What to Do If You Get a Surprise Bill
- Do not pay it. Call the provider’s billing office and tell them you believe the No Surprises Act applies. Ask them to rebill at in-network rates
- Call your insurer. Ask them to confirm the provider should not balance-bill you and to coordinate with the provider
- Document everything. Save the bill, the Explanation of Benefits, and the dates and names of every conversation
- File a federal complaint. The Centers for Medicare and Medicaid Services accepts complaints at 1-800-985-3059 or NoSurprises.gov. Your insurer and provider are required to respond within strict timeframes
- File a state complaint. Your state insurance commissioner enforces parallel state laws and often resolves disputes faster
- Seek free help. Patient Rights Advocate, Dollar For, and your state’s Consumer Assistance Program can assist with appeals at no charge
The Independent Dispute Resolution (IDR) Process
For payment disputes between an out-of-network provider and an insurer, the law set up an arbitration framework called Independent Dispute Resolution. As a patient, you generally do not participate—the provider and insurer fight it out behind the scenes—but understanding it helps:
- Your in-network cost-sharing is locked in regardless of how the IDR resolves
- The arbitrator picks one of the two offers, not a midpoint, which incentivizes reasonable bidding
- The qualifying payment amount—the median in-network rate—is a major reference point
If a provider tries to bill you for the disputed amount during this process, that is generally a violation. Push back firmly.
State Laws That Go Further
Roughly half of U.S. states have passed their own balance-billing laws, often with broader scope than the federal law. New York, California, Texas, Maryland, and several others have particularly robust state protections. Your state insurance commissioner’s website lists the current rules. State law usually applies to fully-insured plans regulated by the state; ERISA self-funded plans are governed primarily by federal law.

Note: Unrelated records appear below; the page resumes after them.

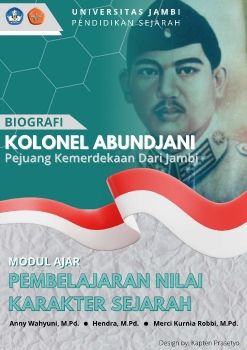 BIOGRAFI KOLONEL ABUNDJANI: PEJUANG KEMERDEKAAN DARI JAMBI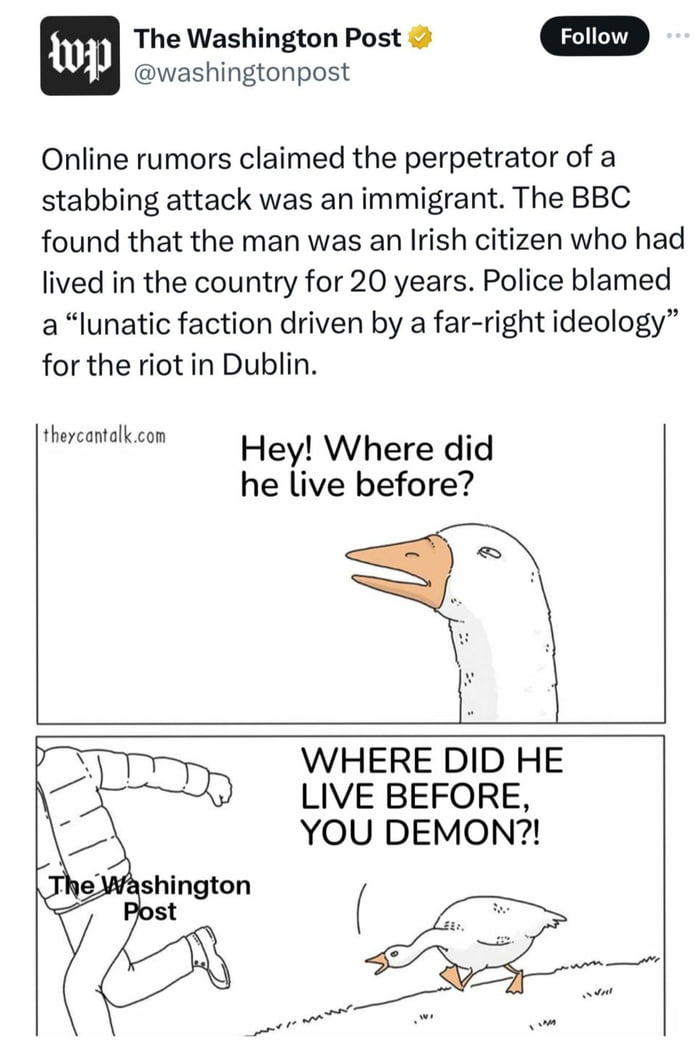 o The Washington Post washingtonpost Online rumors claimed the perpetrator of a stabbing attack was an immigrant The BBC found that the man was an Irish citizen who had lived in the country for 20 years Police blamed a lunatic faction driven by a far right ideology for the riot in Dublin thercantalk con Hey Where did he live before WHERE DID HE LIVE BEFORE YOU DEMON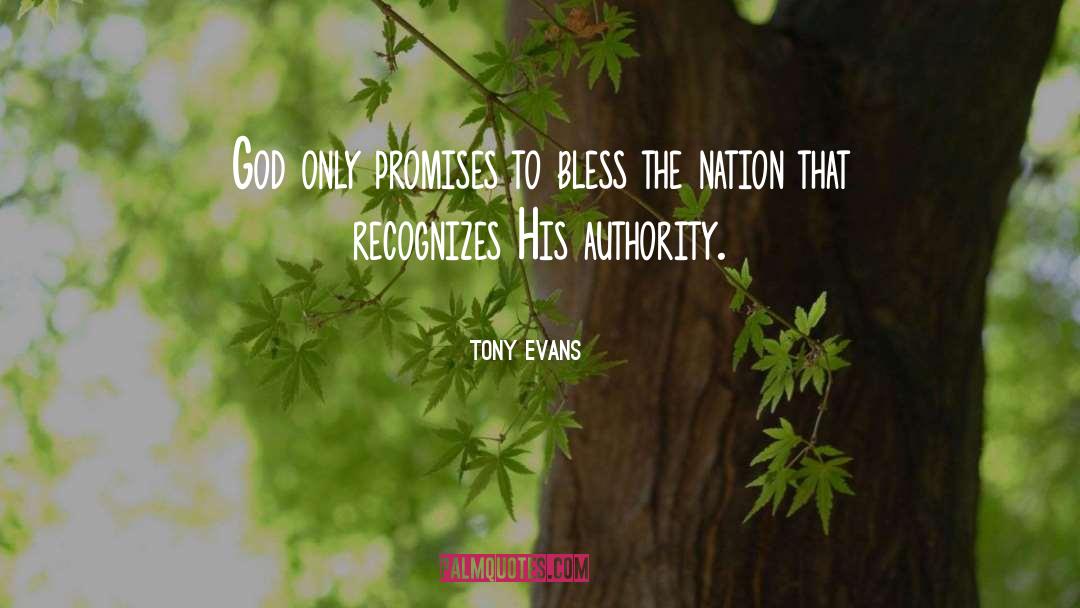 Tony Evans Quotes: God only promises to bless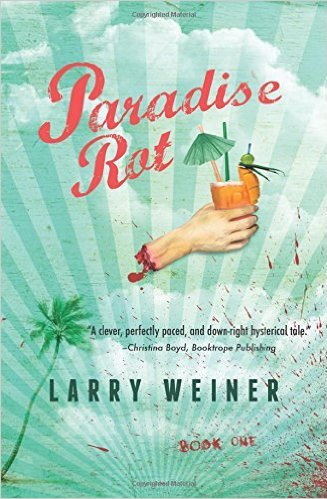Literature / Paradise Rot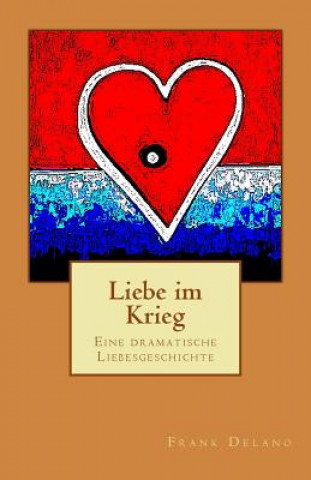 Book Liebe im Krieg: Eine dramatische Liebesgeschichte Frank Delano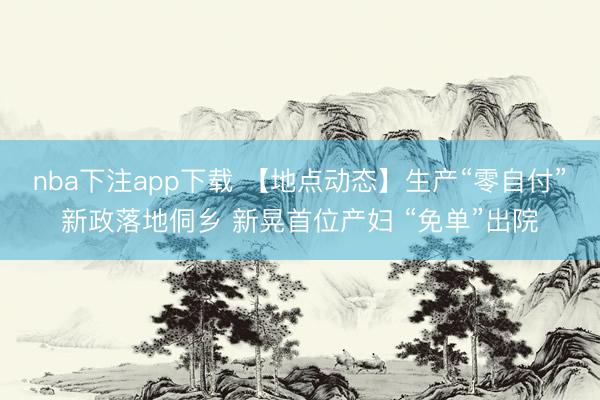 nba下注app下载 【地点动态】生产“零自付”新政落地侗乡 新晃首位产妇 “免单”出院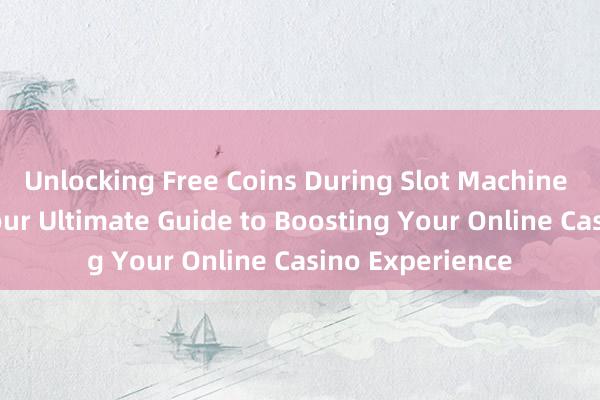 Unlocking Free Coins During Slot Machine Game Gaps_ Your Ultimate Guide to Boosting Your Online Casino Experience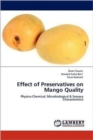 Effect of Preservatives on Mango Quality - Book
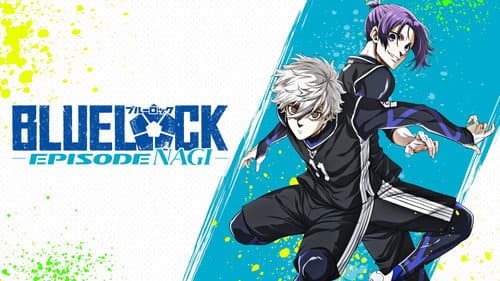 BLUE LOCK THE MOVIE -EPISODE NAGI- still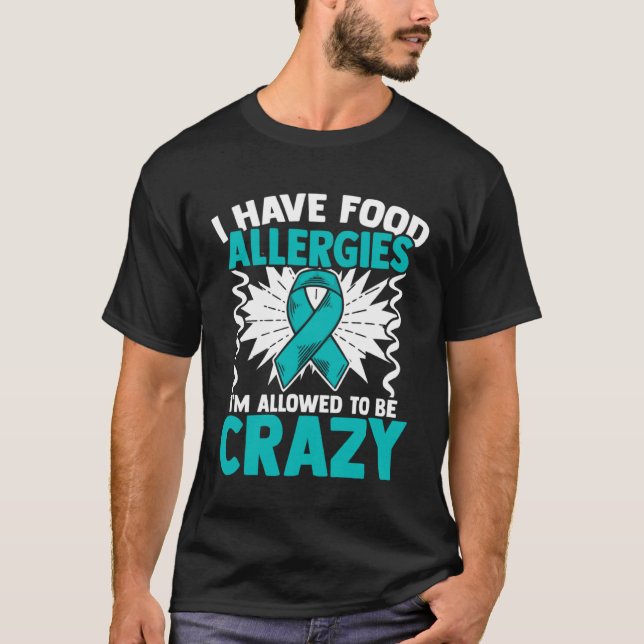 Allowed To Be Crazy Food Allergic Food Allergy Awa T-Shirt (Front)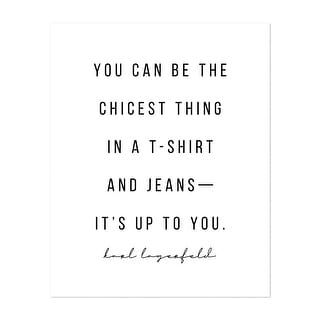 Typography Black White Karl Lagerfeld Quotes Sayings Art Print/Poster ...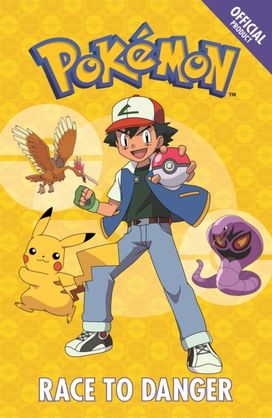 Official Pokemon Fiction: Race to Danger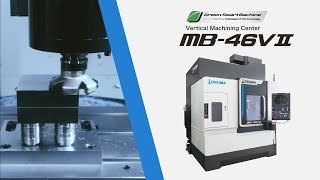 Vertical Machining Center MB-46VⅡ 【OKUMA CORPORATION JAPAN】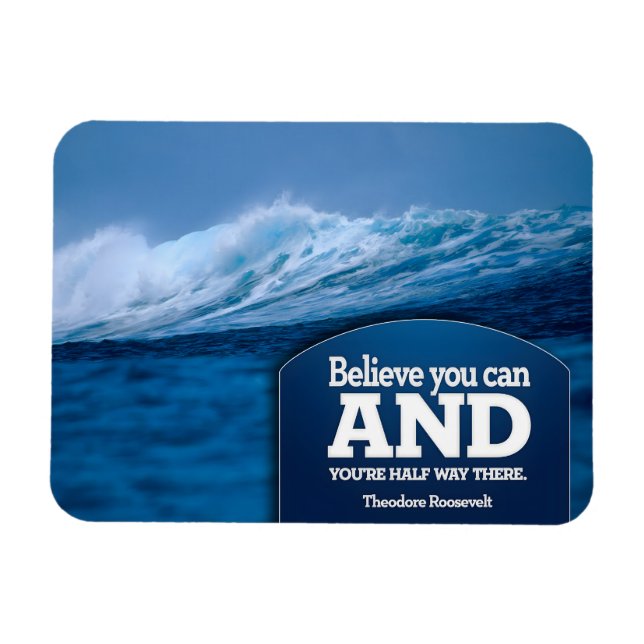 Magnet Flexible Theodore Roosevelt Citation Inspirationnelle "Croi (Horizontal)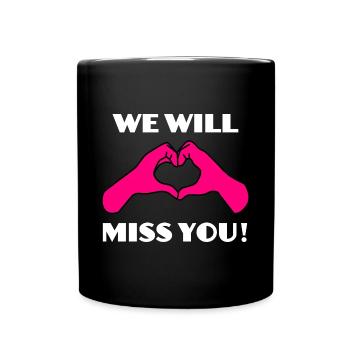 Verabschiedung Abschied We will miss You - Tasse einfarbig - Schwarz - Vorne
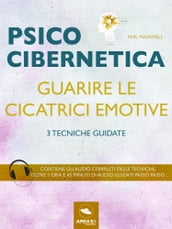 Psicocibernetica. Guarire le cicatrici emotive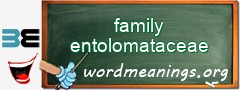 WordMeaning blackboard for family entolomataceae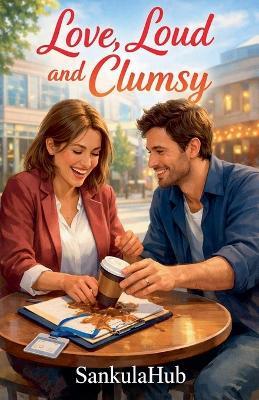 Love, Loud and Clumsy - Sankulahub - cover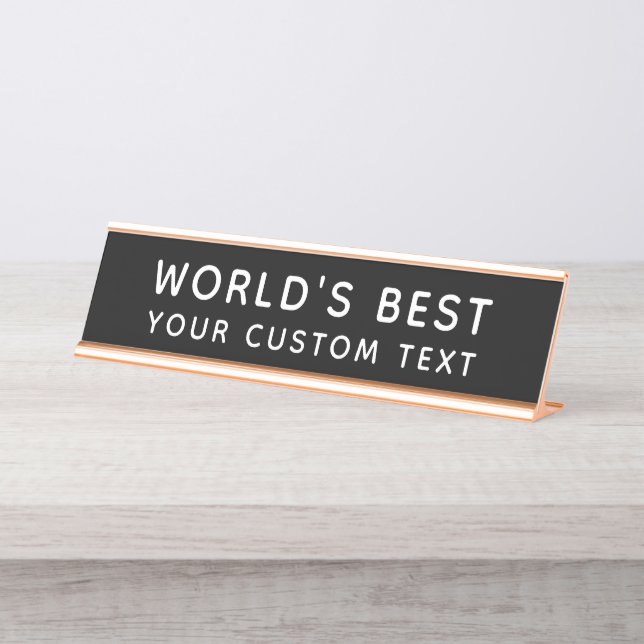 Worlds Best Custom Text Black Office Desk Name Plate (Front)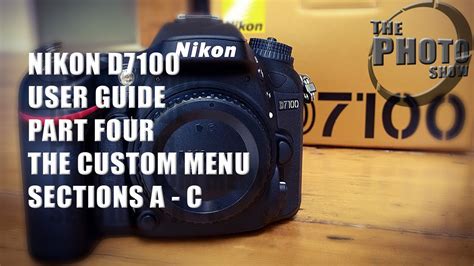 Nikon D7100 User Guide Part 4 The Custom Menu A C Youtube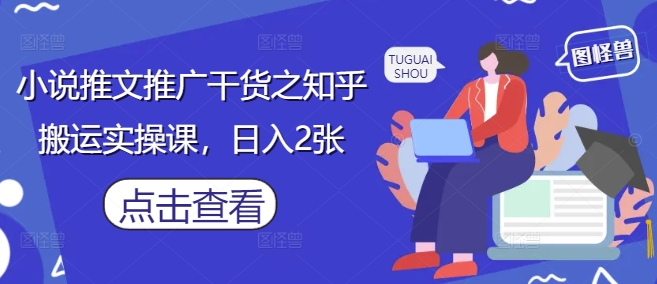 小说推文推广干货之知乎搬运实操课，日入2张-天星云网创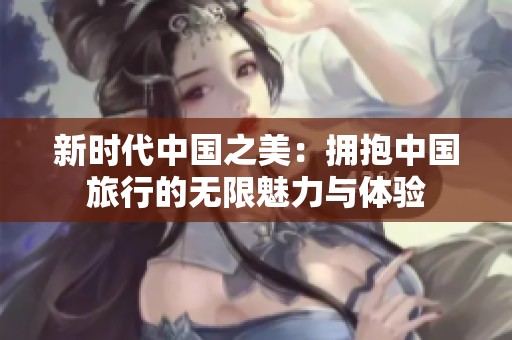 新时代中国之美：拥抱中国旅行的无限魅力与体验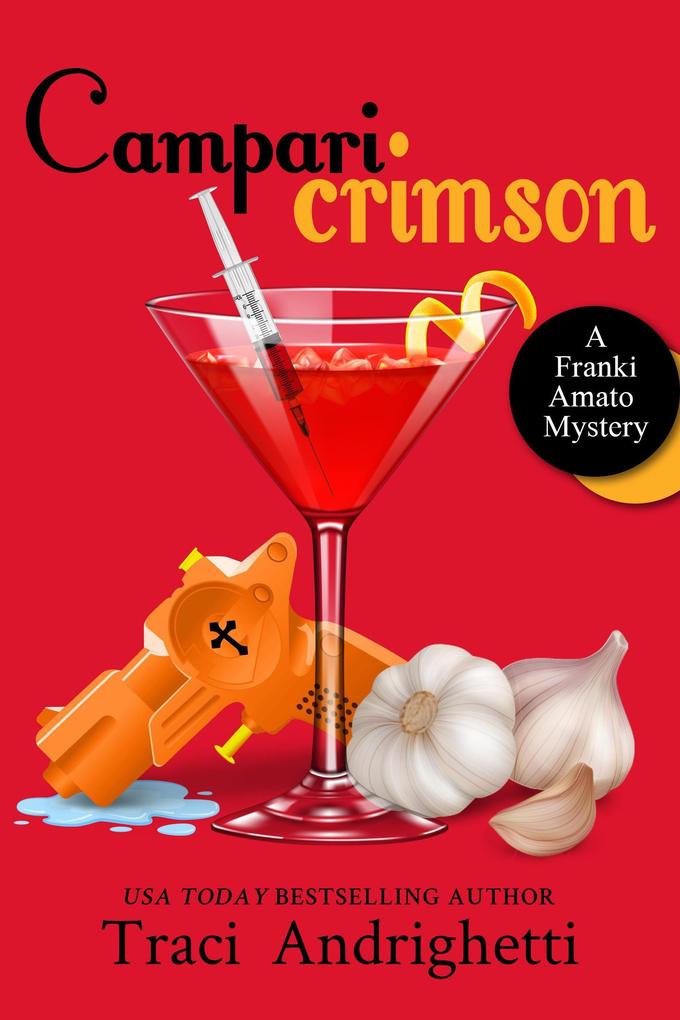 Produktbild: Campari Crimson (Franki Amato Mysteries, #4) | Traci Andrighetti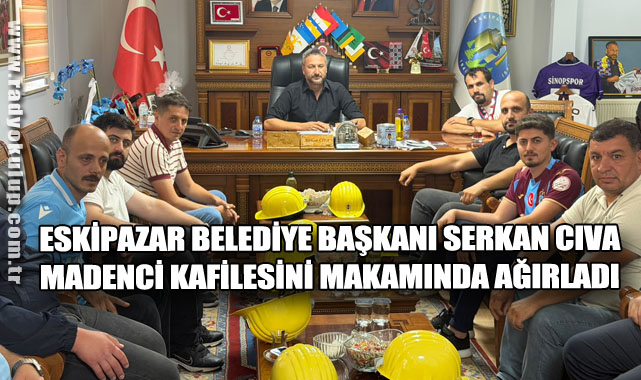 Eskipazar Belediye Başkanı Serkan Cıva, madenci kafilesini makamında Ağırladı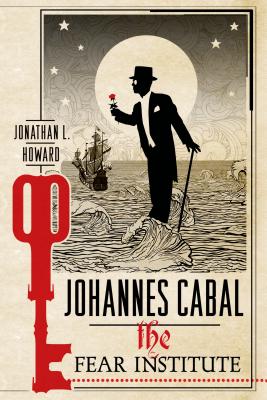 Johannes Cabal: The Fear Institute by Howard, Jonathan L.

Practical Tips Before You Get Care
- Confirm in writing that the facility is in network
- Ask whether any ancillary providers (psychiatrist on-call, anesthesiologist) are likely to be out of network
- Request a Good Faith Estimate before scheduled non-emergency care
- If a provider asks you to sign a waiver of your No Surprises protections, you can decline
- Save your enrollment card, ID, and policy documents in a place you can quickly access
A Final Note
The No Surprises Act is one of the most consequential consumer-protection laws in U.S. healthcare in a generation, and it covers mental health and substance use treatment fully. Most patients do not yet know it exists. Knowing your rights, asking for Good Faith Estimates, and disputing illegal balance bills can save thousands of dollars on a single hospitalization or course of treatment. When in doubt, call CMS or your state insurance commissioner—the system was built for this.
This article is for informational purposes only and is not legal or financial advice. The No Surprises Act has specific exclusions and dispute timelines; consult an attorney or patient advocate for case-specific guidance.